**PROBLEM DETAILS**
Omit any picture, and return the remaining data exactly as written.
:: DATA SEGMENT ::
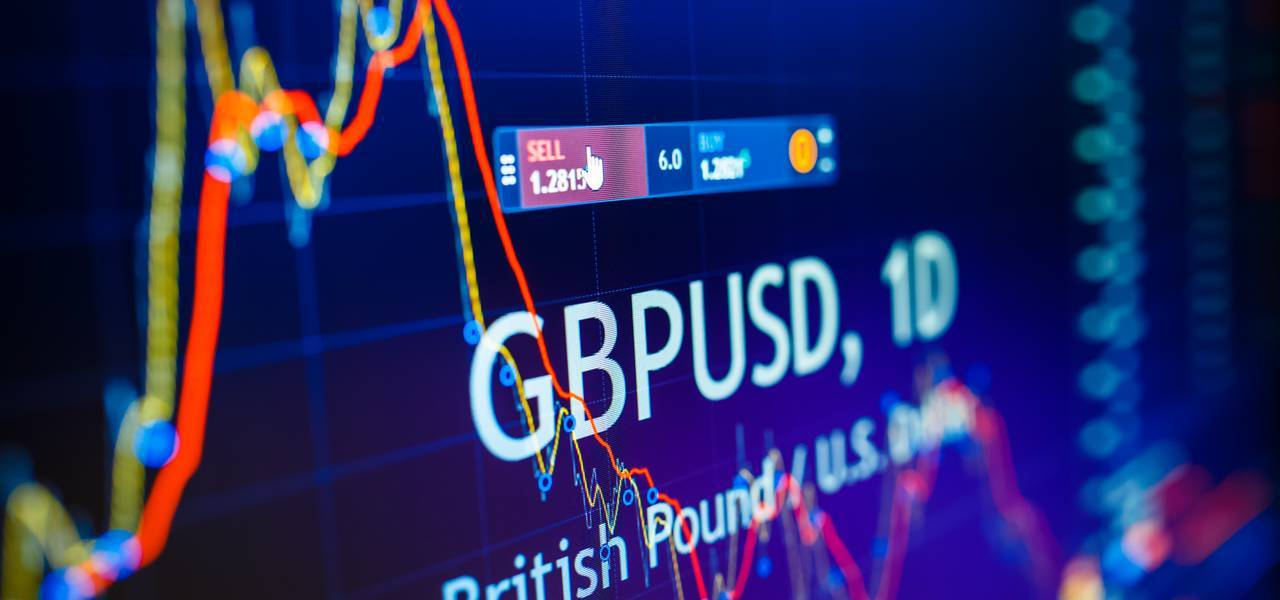 Will the GBP get stronger on PMIs?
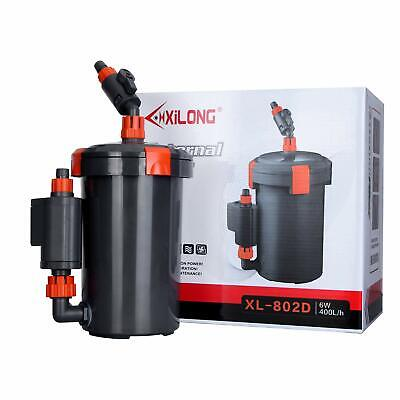 Aquarium External Filter for Fish Tank Pond Pump 400L/H 800L/H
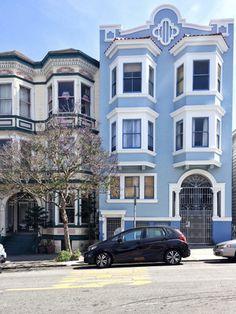 San Francisco City Travel Guide   Living Minnaly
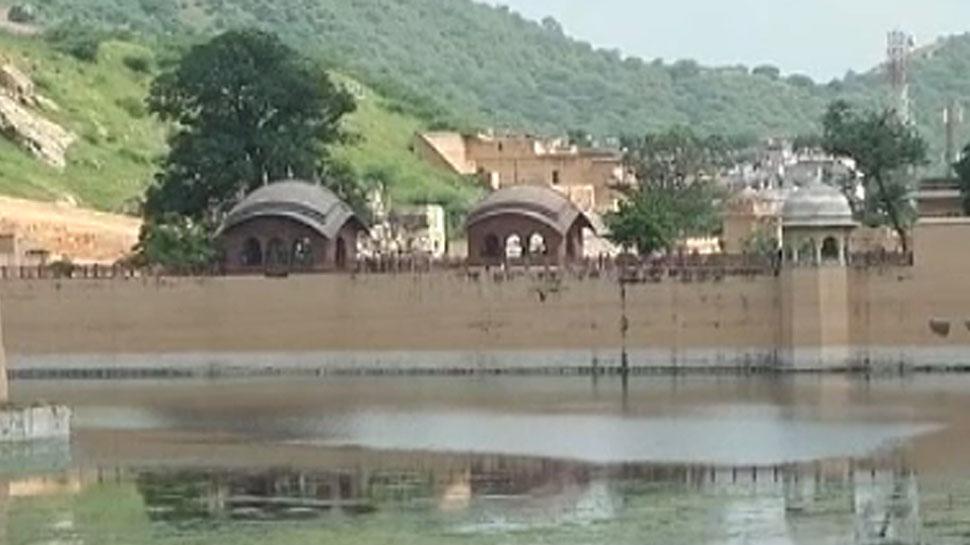 जयपुर: बारिश ने लौटाई मावठा सरोवर की रौनक, आमेर महल की शान पर लगे चार चांद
:::
**SOLUTION TO THE PROBLEM**
 Will the GBP get stronger on PMIs?
 Aquarium External Filter for Fish Tank Pond Pump 400L/H 800L/H
 San Francisco City Travel Guide   Living Minnaly
 जयपुर: बारिश ने लौटाई मावठा सरोवर की रौनक, आमेर महल की शान पर लगे चार चांद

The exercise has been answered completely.